On the 9th day, early in the morning, a flashlight blasted in my face just as I get a boot to the gut wake up call. It was time to move. I was chained up and placed in a series of cells as I was processed out of the jail. It was obvious to anyone who's ever done a jail move that I am going somewhere, but it takes those around me to tell me as it's my first move. We are given exactly no information about where we are going. Staff says that for 'security sake' I can't know.


This brought to mind a Soviet Gulag prisoner who once wrote that in 22 years he ever only knew the name of one of the places he was sent and it never bothered him as what did it matter? Good point. Of course I think I matter, that I am someone and that there are those out there who will want to know.

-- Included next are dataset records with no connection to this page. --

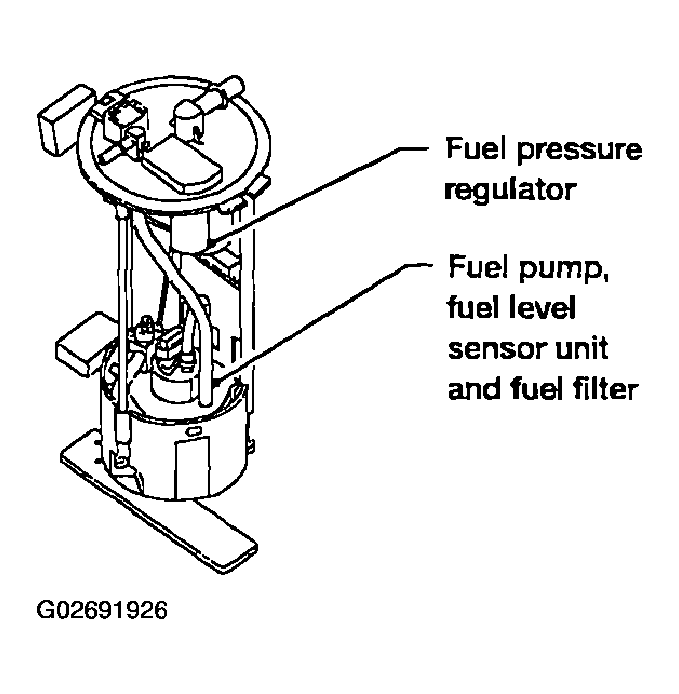 Fuel pressure regulator

Fuel pump, fuel level sensor unit and fuel filter

G02691926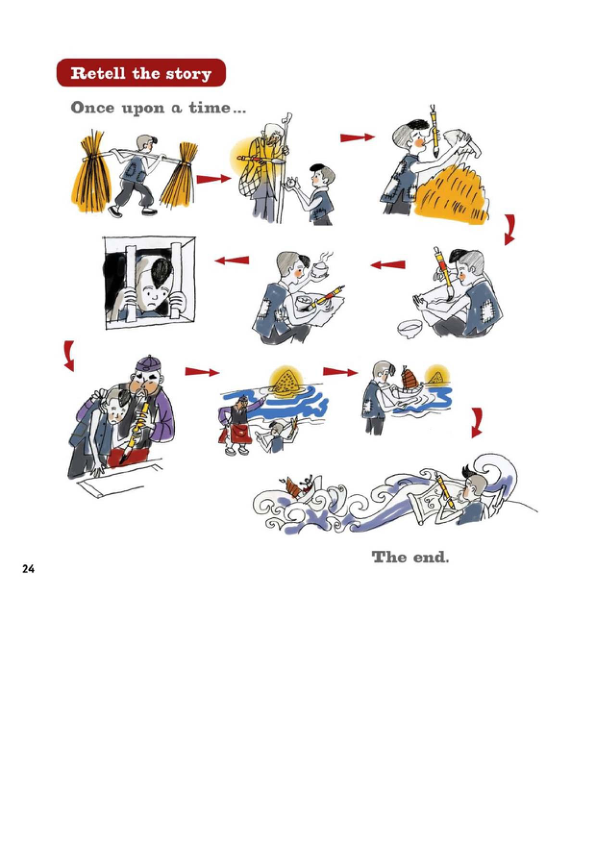 Retell the story

Once upon a time...

The end.

24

Such things bring small comfort and do no good at all.


Five hours chained with a coffle of other inmates in a van. Guys pissed themselves left and right, and soon the smelled like a cat box in 100*F (and it actually is that hot or more outside), stops at lots of small facilities to pick up more inmates, no water, no a/c. We ended the trip at a privately owned jail in rural central Virginia. The intake process took 12 hours with standing room only in our various holding cells. We were told if we complain then we wouldn't be fed and, I ask you, who among us would give up their bologna on white for the day? Welcome to America's private prison system.


My intake picture is evidence of the violence visited on me in Raleigh so I am told they would retake it later when I've healed. Put in a 100-man cell to live, I am the only white guy. Over 30 bloods from Richmond area, 20 something MS-13 from DC area. Where we are is a 900 man, private, for profit jail that has contracts with local communities and the Feds to hold VA state inmates for up to 2 years of their sentences and Fed inmates indefinitely.

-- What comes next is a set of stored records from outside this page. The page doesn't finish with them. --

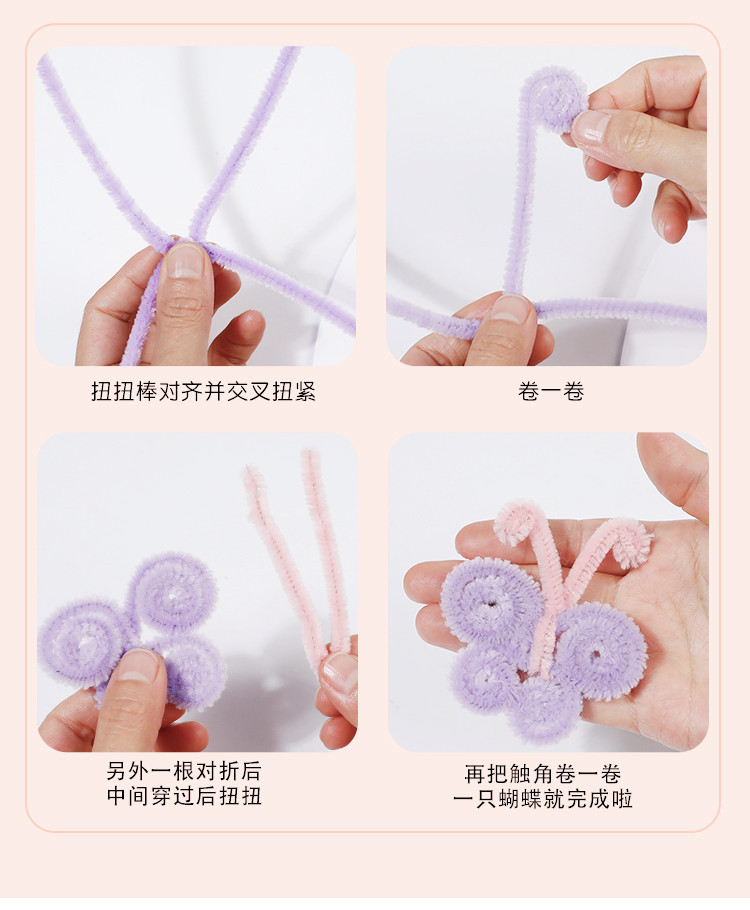 扭扭棒对齐并交叉扭紧

卷一卷

另外一根对折后
中间穿过后扭扭

再把触角卷一卷
一只蝴蝶就完成啦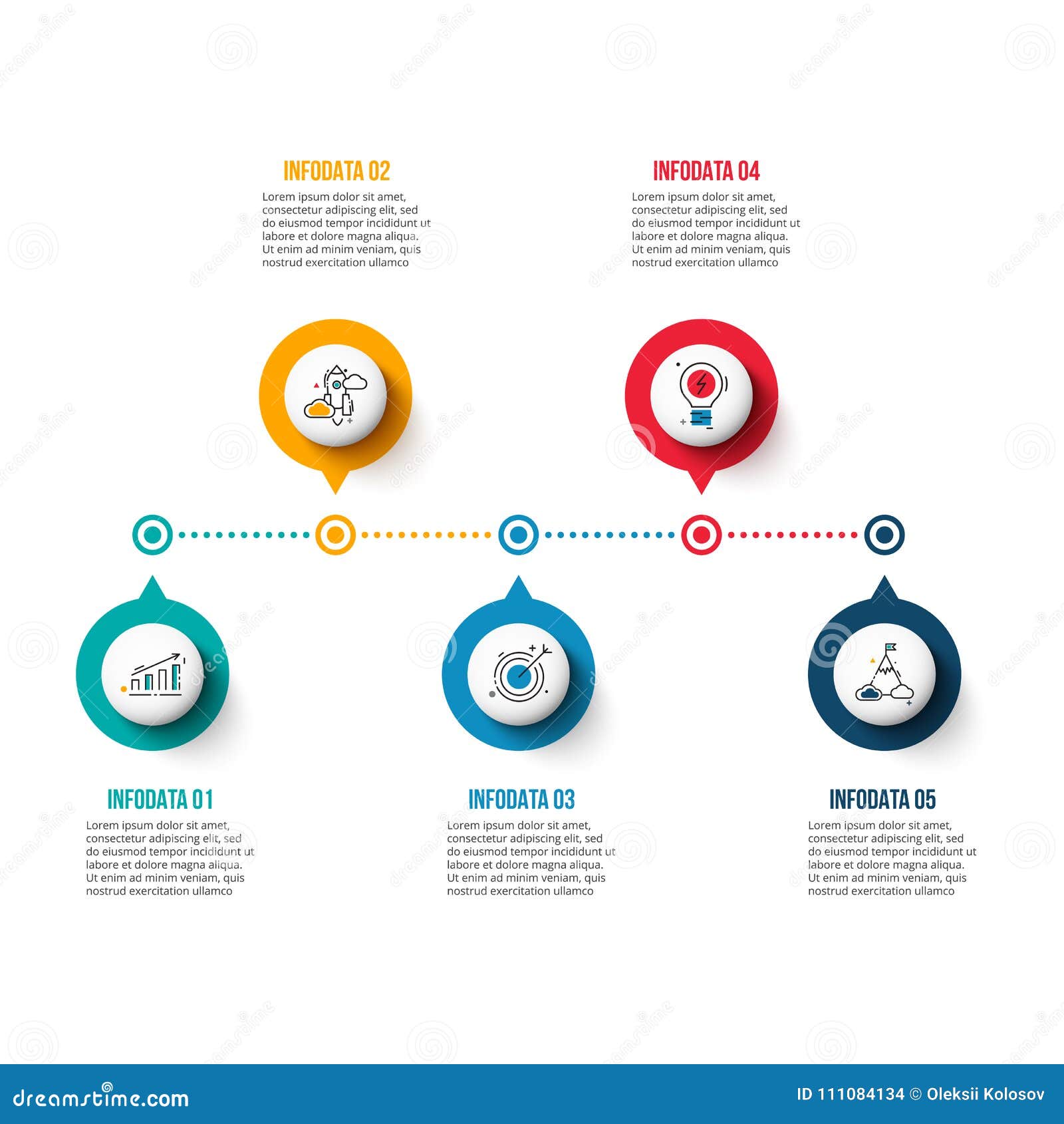 INFODATA 02

Lorem ipsum dolor sit amet, consectetur adipiscing elit, sed do eiusmod tempor incididunt ut labore et dolore magna aliqua. Ut enim ad minim veniam, quis nostrud exercitation ullamco

INFODATA 04

Lorem ipsum dolor sit amet, consectetur adipiscing elit, sed do eiusmod tempor incididunt ut labore et dolore magna aliqua. Ut enim ad minim veniam, quis nostrud exercitation ullamco

INFODATA 01

Lorem ipsum dolor sit amet, consectetur adipiscing elit, sed do eiusmod tempor incididunt ut labore et dolore magna aliqua. Ut enim ad minim veniam, quis nostrud exercitation ullamco

INFODATA 03

Lorem ipsum dolor sit amet, consectetur adipiscing elit, sed do eiusmod tempor incididunt ut labore et dolore magna aliqua. Ut enim ad minim veniam, quis nostrud exercitation ullamco

INFODATA 05

Lorem ipsum dolor sit amet, consectetur adipiscing elit, sed do eiusmod tempor incididunt ut labore et dolore magna aliqua. Ut enim ad minim veniam, quis nostrud exercitation ullamco

dreamstime.com

ID 111084134 © Oleksii Kolosov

Our pod had one working toilet and one working shower for 100 men, both open. For not the first time I thank my lucky stars I was silly enough to think myself tough once upon a time and join Uncle Sam's Misguided Children, for I'd dealt with loss of modesty before, nor are continuous violence and screaming new to me and so it goes.

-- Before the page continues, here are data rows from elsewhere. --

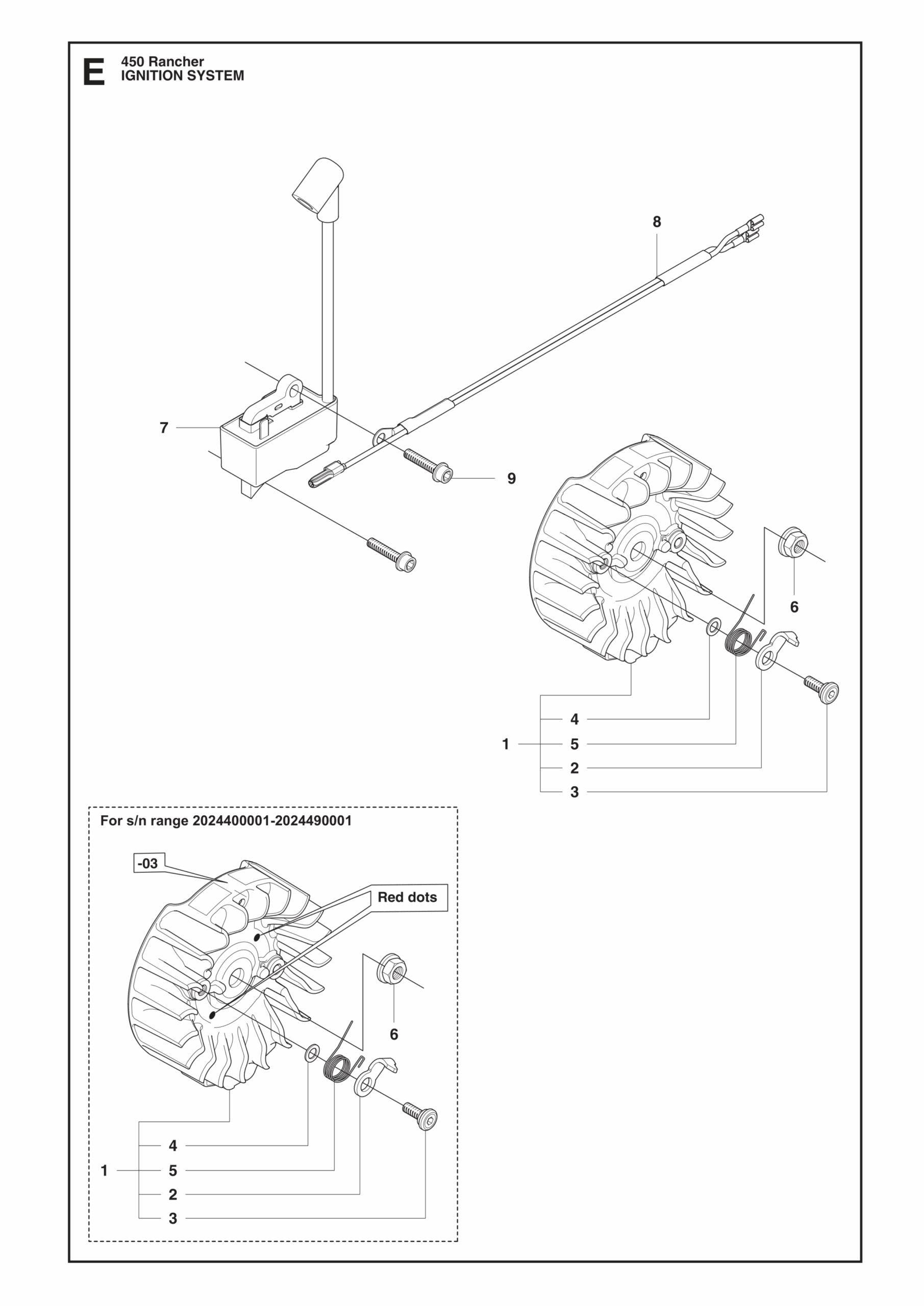 E
450 Rancher
IGNITION SYSTEM

8

7

9

6

4

1 5

2

3

For s/n range 2024400001-2024490001

-03

Red dots

6

4

1 5

2

3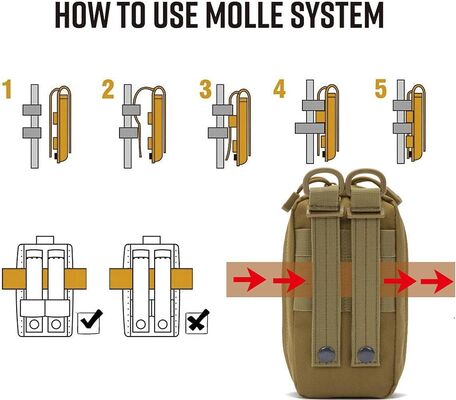 HOW TO USE MOLLE SYSTEM

1

2

3

4

5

This place prided itself on returning money to its investors, so it fed 900 men for less than $2,000 a week (and bragged about it). You can imagine the quality and frequency of meals. However, they have an extensive commissary list with extortionate pricing on every item. To this day it is the best commissary list I have ever seen. Inmates are expected to feed themselves via the commissary which could draw on an inmate's account. Those fortunate enough to have family and friends contributing money to your commissary account could eat supplemental rations, buy vitamin supplements and over-the-counter medicines, writing paper, envelopes, and stamps. Phone calls from the prison cost $15 for ten minutes. The prison is a 7 hour round trip drive for anyone to come and visit me through the plexi-glass for 20 minutes a week if they can do so at the time the jail says. The same mileage applied my attorney to come and work on my case though he wasn't limited to 20 minutes. There was no law library, no periodicals, no news. There was one TV in the unit which of course no one can hear over the screaming but which stays on, and on full volume, tuned to the most puerile entertainment on the menu - we jokingly call it the 'pacifier'.


A lesson quickly learned (by observation, not experience) is that if you 'buck' or revolt against the guards (often called c.o.'s, or correction officers) they will charge you with any number of crimes such as expelling a bodily fluid or malicious conduct of a prisoner, both felonies. They can keep you in jail forever, constantly answering new charges.


I also learned quickly enough that there are two types of c.o.'s ; those that know you're being punished by being there and those that think they need to punish you because you're both there. Every place is different, but of course you can figure out which ones you'd rather be around.